The technical issues behind CenturyLink’s five-hour outage
01 September 2020 | Melanie Mingas
Insight published over the last few hours has potentially solved the mystery of a widespread internet outage that saw global traffic drop by 3.5%.
The five-hour outage, claimed by CenturyLink in a series of tweets, was traced back to a misconfiguration in a data centre, but Thousand Eyes has now released detailed insight confirming “internal controlplane issues” and “unstable BGP” impacting CenturyLink’s service providers Level 3 and, in turn, Zayo Bandwidth.
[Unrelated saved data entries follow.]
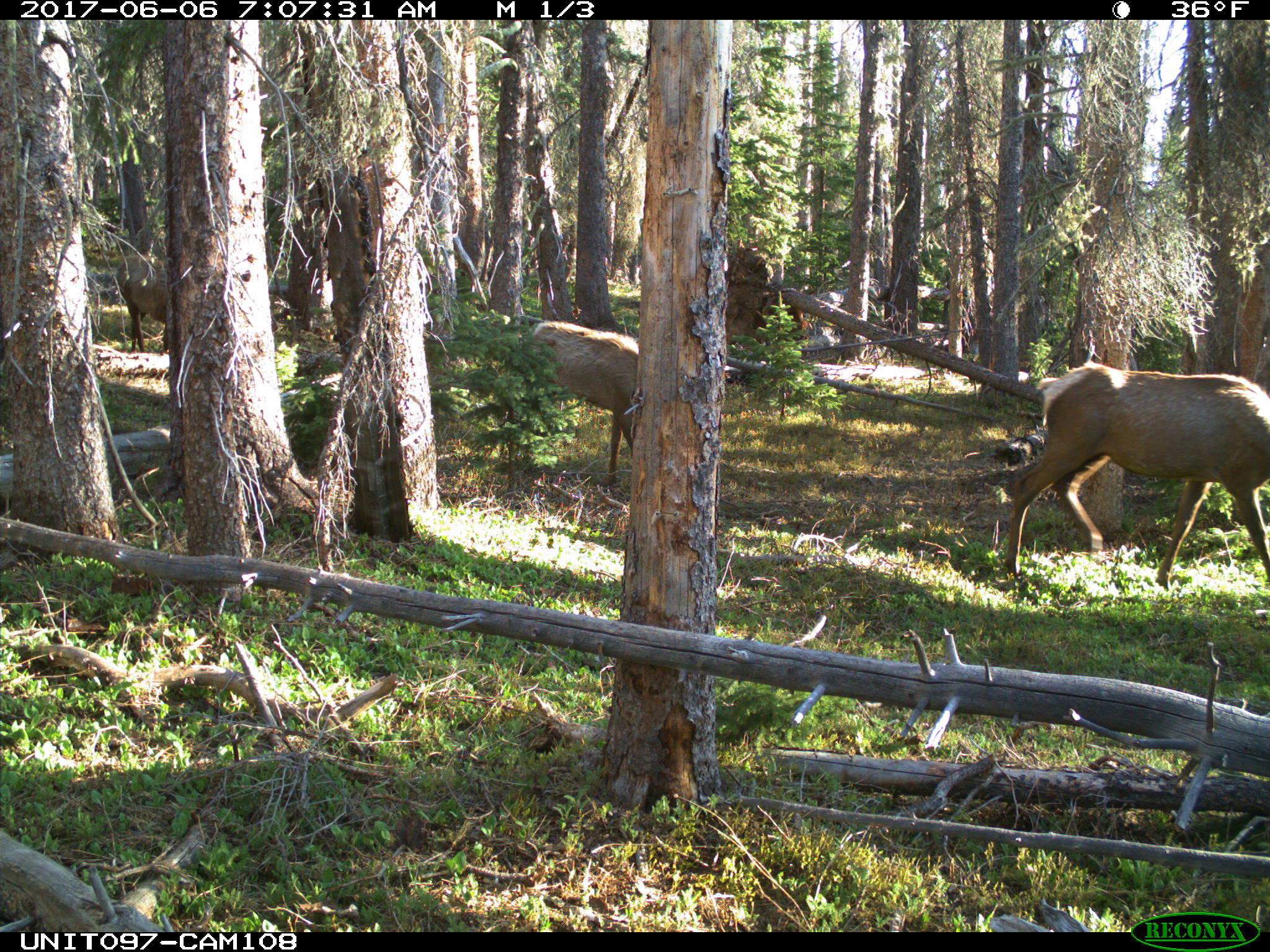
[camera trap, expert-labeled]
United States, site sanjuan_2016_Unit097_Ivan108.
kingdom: Animalia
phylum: Chordata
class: Mammalia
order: Artiodactyla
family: Cervidae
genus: Cervus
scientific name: Cervus elaphus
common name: red deer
Explaining what happened Thousand Eyes said: “Traffic termination is certainly problematic, but what made this outage so disruptive to Level 3’s enterprise customers and peers, is that efforts to revoke announcements to Level 3 (a common method to reroute around outages and restore service reachability) were not effective, as Level 3 was not able to honour any BGP changes from peers during the incident, most likely due to an overwhelmed controlplane.
“Revoking the announcement of prefixes from Level 3, or preventing route propagation through a no-export community string and even shutting down an interface connection to the provider, would have been fruitless,” Thousand Eyes added.
Reportedly causing global internet traffic to drop by 3.5% the outage took out the likes of AWS, Xbox Live, EA, Reddit, and Cloudflare.
In its analysis, Thousand Eyes concluded: “The dynamic, uncontrolled (and contextual) nature of internet routing was on full display during this incident, underscoring the significant impact of peering and provider choices — not only your own, but those of your peers and their peers. The deeply interconnected and interdependent nature of the internet means that no enterprise is an island — every enterprise is a part of the greater Internet whole, and subject to its collective issues. Understanding your risk factors requires an understanding of who is in your wider circle of dependencies and how their performance and availability could impact your business if something were to go wrong.
“In the case of this CenturyLink/Level 3 incident, the timing of it dramatically reduced its impact on many businesses, as it occurred in the early hours (at least in the U.S.) on a Sunday morning. Perhaps, that’s one bit of good news we can take away from this incident. And we all could use some good news about now.”
Another outage in April saw CenturyLink’s Level 3 network suffer a “major disruption” due to fibre cuts, which impacted users and businesses throughout multiple regions of the United States.